Just shown the wife as I'm dropping (not so) subtle hints  

She like :thumb:


----------



## Sawel (Aug 5, 2016)

Andyblue said:


> Just shown the wife as I'm dropping (not so) subtle hints
> 
> She like :thumb:


You'll be smiling permanently!


----------



## Andyblue (Jun 20, 2017)

Sawel said:


> You'll be smiling permanently!


Oh I don't doubt it, have lusted after one since I first one on the road...

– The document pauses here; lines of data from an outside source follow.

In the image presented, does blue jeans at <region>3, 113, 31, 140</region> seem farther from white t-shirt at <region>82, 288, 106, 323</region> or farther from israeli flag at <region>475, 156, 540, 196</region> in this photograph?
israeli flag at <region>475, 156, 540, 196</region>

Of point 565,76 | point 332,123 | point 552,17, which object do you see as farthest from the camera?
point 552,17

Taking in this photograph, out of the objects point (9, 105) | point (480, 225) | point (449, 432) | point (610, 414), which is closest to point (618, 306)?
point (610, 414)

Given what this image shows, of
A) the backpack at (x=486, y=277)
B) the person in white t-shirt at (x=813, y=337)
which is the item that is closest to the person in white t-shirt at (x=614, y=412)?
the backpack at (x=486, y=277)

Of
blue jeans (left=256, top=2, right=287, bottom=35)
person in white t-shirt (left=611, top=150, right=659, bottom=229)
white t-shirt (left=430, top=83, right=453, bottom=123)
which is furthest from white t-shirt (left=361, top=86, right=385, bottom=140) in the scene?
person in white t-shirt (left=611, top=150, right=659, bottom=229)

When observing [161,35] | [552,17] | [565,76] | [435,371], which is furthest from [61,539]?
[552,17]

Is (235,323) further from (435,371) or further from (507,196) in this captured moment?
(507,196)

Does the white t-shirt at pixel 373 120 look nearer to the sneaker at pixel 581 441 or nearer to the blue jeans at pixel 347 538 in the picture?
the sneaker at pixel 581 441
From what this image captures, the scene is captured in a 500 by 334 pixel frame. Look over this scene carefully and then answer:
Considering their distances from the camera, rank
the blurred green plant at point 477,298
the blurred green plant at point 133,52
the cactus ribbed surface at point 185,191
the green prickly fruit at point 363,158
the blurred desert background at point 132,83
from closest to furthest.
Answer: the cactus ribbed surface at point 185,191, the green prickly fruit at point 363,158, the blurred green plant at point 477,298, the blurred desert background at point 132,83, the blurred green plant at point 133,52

Certainly going to look when due for a change :thumb:


----------



## Sawel (Aug 5, 2016)

Andyblue said:


> Oh I don't doubt it, have lusted after one since I first one on the road...
> 
> Certainly going to look when due for a change :thumb:


Get one a couple of years old with low mileage - let the first owner take the hit with depreciation.


----------



## voon (Apr 28, 2010)

Neat car, looks great and who doesn't love a bit of a V8 roar  A new baby to keep clean and mint.



Sawel said:


> it is very quick, 0-60 secs is about 3.4 seconds


That's indeed an impressive feat only this Jaguar can do. 0-60 Seconds in 3.4 seconds ... I guess it has a time compressing machine in there somewhere


----------



## Sawel (Aug 5, 2016)

voon said:


> Neat car, looks great and who doesn't love a bit of a V8 roar  A new baby to keep clean and mint.
> 
> That's indeed an impressive feat only this Jaguar can do. 0-60 Seconds in 3.4 seconds ... I guess it has a time compressing machine in there somewhere


Everything about it I love, it is the complete package. I don't need more than 2 seats so couldn't care less about the practicality side. The boot is quite a reasonable size...


----------



## restricted (Jun 13, 2011)

reading the thread title made me think that you'd just swapped out for another Scirocco... 

was not expecting THAT... 

lovely....


----------



## Sawel (Aug 5, 2016)

restricted said:


> reading the thread title made me think that you'd just swapped out for another Scirocco...
> 
> was not expecting THAT...
> 
> lovely....


 A wee step up huh? Had a guy behind me filming me in his BMW today - wanting me to rev it and I obliged.


----------



## robertdon777 (Nov 3, 2005)

Sawel said:


> Just had some money in the bank and thought I'd treat myself.
> 
> No wife, no kids, don't drink, don't smoke, small mortgage etc...


Nice one.

Living every married with kids man's Dream lol


----------